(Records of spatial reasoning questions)
§
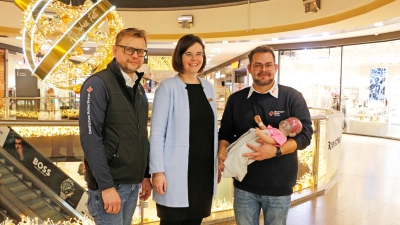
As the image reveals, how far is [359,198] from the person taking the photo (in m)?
4.87

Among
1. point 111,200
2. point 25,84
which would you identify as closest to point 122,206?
point 111,200

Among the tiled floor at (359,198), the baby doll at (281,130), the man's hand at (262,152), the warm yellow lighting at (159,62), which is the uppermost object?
the warm yellow lighting at (159,62)

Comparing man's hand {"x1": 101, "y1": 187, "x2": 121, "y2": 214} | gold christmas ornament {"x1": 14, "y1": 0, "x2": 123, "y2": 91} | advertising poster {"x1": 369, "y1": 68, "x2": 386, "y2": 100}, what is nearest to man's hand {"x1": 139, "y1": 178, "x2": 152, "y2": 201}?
man's hand {"x1": 101, "y1": 187, "x2": 121, "y2": 214}

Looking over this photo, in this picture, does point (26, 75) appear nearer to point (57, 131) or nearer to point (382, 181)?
point (57, 131)

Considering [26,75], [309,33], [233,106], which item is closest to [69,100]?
[26,75]

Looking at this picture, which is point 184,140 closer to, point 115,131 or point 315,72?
point 115,131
§
*DO THIS:*
Starting from the line with "Among the tiled" and ending with the final line of the data, quote every line exactly, both ends included.

*TASK SOLUTION:*
Among the tiled floor at (359,198), the baby doll at (281,130), the man's hand at (262,152), the warm yellow lighting at (159,62), which is the uppermost object?
the warm yellow lighting at (159,62)

Comparing man's hand {"x1": 101, "y1": 187, "x2": 121, "y2": 214} | gold christmas ornament {"x1": 14, "y1": 0, "x2": 123, "y2": 91} | advertising poster {"x1": 369, "y1": 68, "x2": 386, "y2": 100}, what is nearest to man's hand {"x1": 139, "y1": 178, "x2": 152, "y2": 201}?
man's hand {"x1": 101, "y1": 187, "x2": 121, "y2": 214}

Looking over this photo, in this picture, does point (26, 75) appear nearer to point (57, 131) or nearer to point (382, 181)?
point (57, 131)

Considering [26,75], [309,33], [233,106], which item is closest to [69,100]?
[26,75]

Looking at this picture, which is point 184,140 closer to, point 115,131 or point 315,72?
point 115,131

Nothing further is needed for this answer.